For v0.6.0a4 you need to re-export the 0.5.1 checkpoints.
How to speed up the work?
A two-second audio file recognizes 5 seconds.
We can’t help you without more context. I can tell you we are 2x faster than real time on Android devices. That all depends on the devices …
I need the application to recognize it online. It won’t be scary if the application skips for half a second every 5 seconds.
Again, without more context on your hardware, I can’t tell if it’s normal or not.
What you need? Phone model?
Phone model: Huawei ALE-L21.
Here are the characteristics of Huawei P8lite - Full phone specifications (I don’t know how accurate they are).
For v0.6.0a4 you need to re-export the 0.5.1 checkpoints.
And you can detail how to do it (step by step)?
lissyx
((slow to reply) [NOT PROVIDING SUPPORT])
7
Please read the documentation ?
lissyx
((slow to reply) [NOT PROVIDING SUPPORT])
8
Ok, given the specs, I’m not surprised about your performances. Sadly, there’s not much that can be done here. It’s a 2015 SoC, 1.2GHz Cortex-A53, and it’s likely it lacks accelerators that TFLite can leverage.
Reducing the model complexity would be the only solution, but that’s a non-trivial task to be able to train the model with similar quality and less nodes.
I understand that you are already tired here.
For me, English is not my native language and I have to use https://translate.google.com.
And the documentation is very short. It would be nice to expand it with additional examples.
And you can detail how to do it (step by step)?
Please read the documentation ?
Can you still write how to do it? How to create a model for v0.6.0a4 (re-export the 0.5.1 checkpoints)?

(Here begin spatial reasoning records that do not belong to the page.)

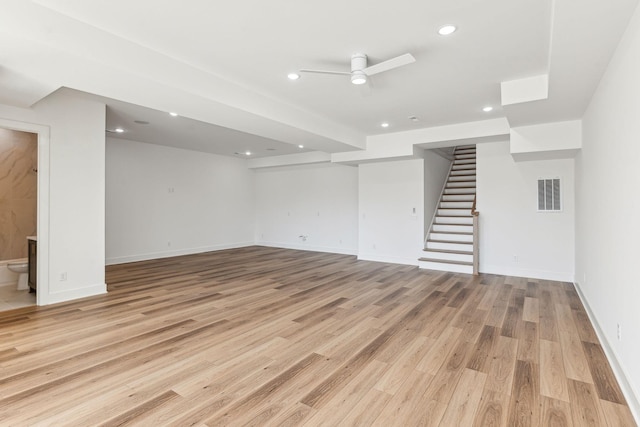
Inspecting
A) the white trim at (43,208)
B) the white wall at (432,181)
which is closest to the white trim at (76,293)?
the white trim at (43,208)

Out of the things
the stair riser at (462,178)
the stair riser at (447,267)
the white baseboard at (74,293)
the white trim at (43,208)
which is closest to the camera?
the white trim at (43,208)

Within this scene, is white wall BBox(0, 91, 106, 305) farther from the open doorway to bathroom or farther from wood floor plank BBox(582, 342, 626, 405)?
wood floor plank BBox(582, 342, 626, 405)

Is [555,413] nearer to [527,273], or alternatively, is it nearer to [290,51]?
[290,51]

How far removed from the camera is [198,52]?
10.5ft

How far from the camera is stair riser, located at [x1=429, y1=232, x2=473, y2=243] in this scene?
272 inches

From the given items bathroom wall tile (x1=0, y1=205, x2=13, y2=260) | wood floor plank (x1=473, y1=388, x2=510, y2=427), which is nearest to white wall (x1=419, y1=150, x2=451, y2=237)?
wood floor plank (x1=473, y1=388, x2=510, y2=427)

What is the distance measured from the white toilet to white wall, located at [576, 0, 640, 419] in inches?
287

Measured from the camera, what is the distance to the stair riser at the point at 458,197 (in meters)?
7.96

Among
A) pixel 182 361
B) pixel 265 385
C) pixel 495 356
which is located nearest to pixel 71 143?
pixel 182 361

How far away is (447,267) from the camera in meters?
6.50

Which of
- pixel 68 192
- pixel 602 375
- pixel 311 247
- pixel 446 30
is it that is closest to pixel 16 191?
pixel 68 192

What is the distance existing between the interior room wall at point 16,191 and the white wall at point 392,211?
6451mm

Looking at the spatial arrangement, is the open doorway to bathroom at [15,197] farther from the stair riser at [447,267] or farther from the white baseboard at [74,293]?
the stair riser at [447,267]

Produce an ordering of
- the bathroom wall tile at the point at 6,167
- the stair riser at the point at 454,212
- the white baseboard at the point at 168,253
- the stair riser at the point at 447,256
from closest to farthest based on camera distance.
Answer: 1. the bathroom wall tile at the point at 6,167
2. the stair riser at the point at 447,256
3. the white baseboard at the point at 168,253
4. the stair riser at the point at 454,212
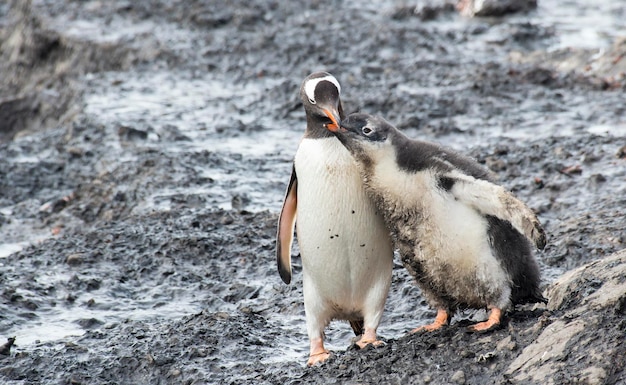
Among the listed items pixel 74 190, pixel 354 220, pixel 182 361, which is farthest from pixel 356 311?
pixel 74 190

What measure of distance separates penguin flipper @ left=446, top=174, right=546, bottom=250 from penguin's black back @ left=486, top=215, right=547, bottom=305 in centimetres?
9

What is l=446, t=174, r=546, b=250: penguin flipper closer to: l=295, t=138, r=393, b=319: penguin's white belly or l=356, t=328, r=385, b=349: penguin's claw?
l=295, t=138, r=393, b=319: penguin's white belly

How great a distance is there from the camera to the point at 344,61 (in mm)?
11117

Ok, given the specs, I’m not surprised about your performances. Sadly, there’s not much that can be done here. It’s a 2015 SoC, 1.2GHz Cortex-A53, and it’s likely it lacks accelerators that TFLite can leverage.
Reducing the model complexity would be the only solution, but that’s a non-trivial task to be able to train the model with similar quality and less nodes.

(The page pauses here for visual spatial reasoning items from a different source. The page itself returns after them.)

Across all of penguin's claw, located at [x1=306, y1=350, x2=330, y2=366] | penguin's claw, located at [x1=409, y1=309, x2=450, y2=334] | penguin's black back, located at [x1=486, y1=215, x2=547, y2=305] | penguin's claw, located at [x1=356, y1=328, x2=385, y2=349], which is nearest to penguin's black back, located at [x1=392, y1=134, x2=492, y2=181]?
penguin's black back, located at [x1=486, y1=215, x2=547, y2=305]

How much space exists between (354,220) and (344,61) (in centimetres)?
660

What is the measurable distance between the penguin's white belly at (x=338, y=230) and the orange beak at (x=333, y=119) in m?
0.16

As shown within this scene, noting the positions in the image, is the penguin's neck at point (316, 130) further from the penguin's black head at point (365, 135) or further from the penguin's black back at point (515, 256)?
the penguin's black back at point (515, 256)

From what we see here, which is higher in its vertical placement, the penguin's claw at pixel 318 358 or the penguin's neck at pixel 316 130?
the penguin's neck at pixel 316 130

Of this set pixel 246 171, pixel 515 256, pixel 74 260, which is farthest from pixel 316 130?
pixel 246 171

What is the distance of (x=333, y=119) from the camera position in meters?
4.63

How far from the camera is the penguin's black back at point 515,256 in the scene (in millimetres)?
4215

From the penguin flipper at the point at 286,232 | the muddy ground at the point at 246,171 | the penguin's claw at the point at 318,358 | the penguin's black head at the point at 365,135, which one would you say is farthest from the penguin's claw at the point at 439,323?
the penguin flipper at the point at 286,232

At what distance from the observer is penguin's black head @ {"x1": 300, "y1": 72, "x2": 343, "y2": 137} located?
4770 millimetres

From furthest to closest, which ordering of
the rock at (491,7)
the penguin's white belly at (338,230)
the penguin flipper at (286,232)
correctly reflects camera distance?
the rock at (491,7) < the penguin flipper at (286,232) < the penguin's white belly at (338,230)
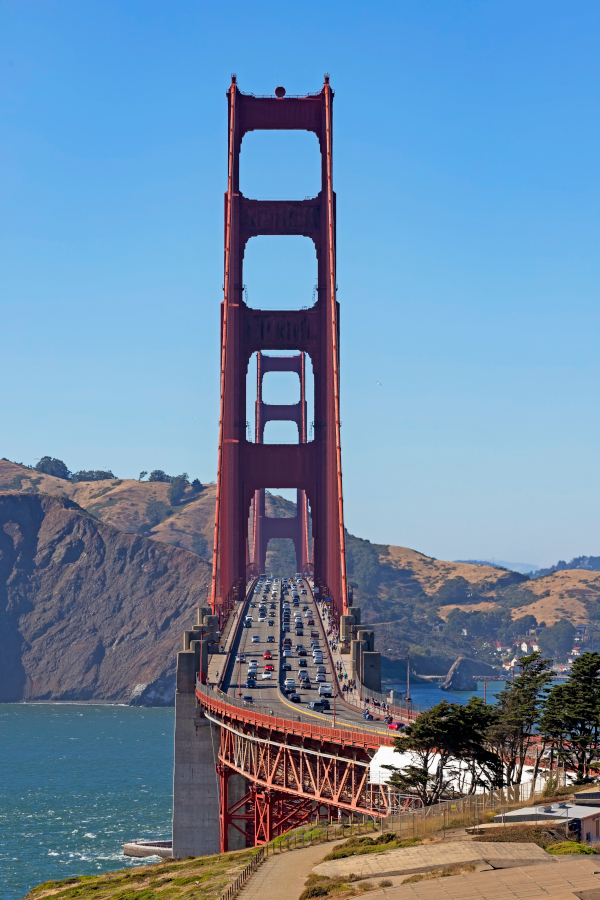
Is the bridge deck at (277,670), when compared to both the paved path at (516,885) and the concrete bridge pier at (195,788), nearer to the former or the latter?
the concrete bridge pier at (195,788)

For example, the built-in recognition in the phone copes with it perfectly. I understand that embedded recognition has advantages over DeepSpeech. But still I want to speed up the recognition.

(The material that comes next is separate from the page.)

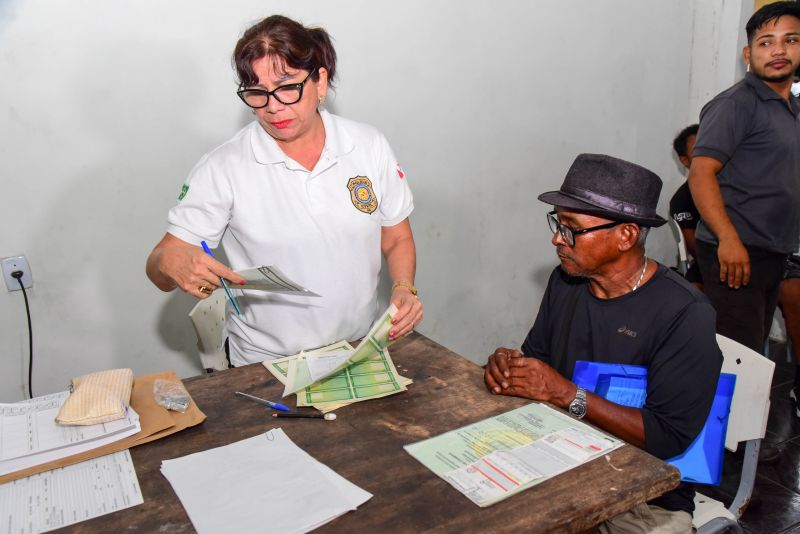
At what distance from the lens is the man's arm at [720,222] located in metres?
2.94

The quality of recognizable sound will be good, without noise.
How can I speed up recognition? Can I somehow remake a trained model? It does not matter if the quality of the call gets a little worse.
Or do I need to re-train the model?
thank
lissyx
((slow to reply) [NOT PROVIDING SUPPORT])
11
English is not my native language either, so I do understand the extra mental load.
We can’t know that if you don’t tell us what you find missing / complicated.
I’m sorry but at some point, when it’s obviously documented in the help, there’s nothing more I can do than to tell you to read it. Unless you tell me what is unclear in the doc, I can’t figure it out for you. There’s --checkpoint_dir, --export_dir, that’s all you need. There are several examples of that all throughout the forum.
lissyx
((slow to reply) [NOT PROVIDING SUPPORT])
12
Are you aware the builtin recognition runs online, while our system runs offline ? At some point, you need to understand that if the model is too complicated to fit in the computing budget of your CPU, there’s nothing that can be trivially done to improve speed.
That does not really matter
The only solution is to reduce the model complexity, n_hidden=2048 with the current models. The temporal complexity of the model is depending quadratically on this. So roughly, if you say it takes 5 seconds to run inference on a 2 seconds audio file, it means you are mostly 2.5x slower than realtime. From there you should be able to infer the complexity of the model you require.
But re-training from scratch with smaller model dimension is going to be a complicated process: you need thousands of hours of audio, and several tentative to adjust the parameters.
On which computer and how long can such training take? About. If you use Common Voice data for the English language.
Can be specified in dozens of hours.